More than 200,000 Estonian residents have taken advantage of the dental benefits introduced last year, with the Health Insurance Fund (Haigekassa) having disbursed some €9.5 million so far.
In the second half of 2017 90,000 people filed for dental benefits at a cost of €3.5 million to the state's health insurance scheme. In the first half of 2018, already 126,000 have done the same at the cost of €6 million.
Estimates at the time the benefits were introduced assumed that some €12 million would be spent on the benefits every year.
They are available to anyone with a contract with the Health Insurance Fund, this typically covering anyone employed and thus contributing to the state's labour tax revenue. Beyond that, people who have separate agreements with the fund can apply for the benefits also.
The Health Insurance Fund's aim is to enter into agreements over the scheme with 75% of Estonia's dentist practices and dental clinics within the next few years.
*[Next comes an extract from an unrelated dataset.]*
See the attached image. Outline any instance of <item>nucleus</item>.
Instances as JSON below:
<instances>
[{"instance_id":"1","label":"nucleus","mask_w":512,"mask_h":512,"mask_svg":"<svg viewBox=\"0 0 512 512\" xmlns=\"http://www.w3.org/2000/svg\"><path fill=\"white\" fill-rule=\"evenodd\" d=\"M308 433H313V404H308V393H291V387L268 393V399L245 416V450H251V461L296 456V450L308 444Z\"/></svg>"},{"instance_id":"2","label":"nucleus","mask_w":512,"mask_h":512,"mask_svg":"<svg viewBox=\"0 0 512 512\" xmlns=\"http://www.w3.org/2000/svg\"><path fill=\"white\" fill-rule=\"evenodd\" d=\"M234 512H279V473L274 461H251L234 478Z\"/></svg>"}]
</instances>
At this point a little over half of them have signed these deals.
The overall aim of the new scheme is to improve dental health in Estonia on a larger scale. As the fund's Külli Friedemann explained to ERR earlier this week, they are hoping to decidedly improve the situation over the next decade.
In detail, patients can apply for up to €40 in benefits each year provided that they pay at least half of the bill in question themselves. Pregnant women, mothers of small children, pensioners or receivers of work inability benefits can get up to €85 a year provided that they pay 15% themselves.
Children and teenagers 19 or younger can get free treatment at any of the Health Insurance Fund's partner dental practices.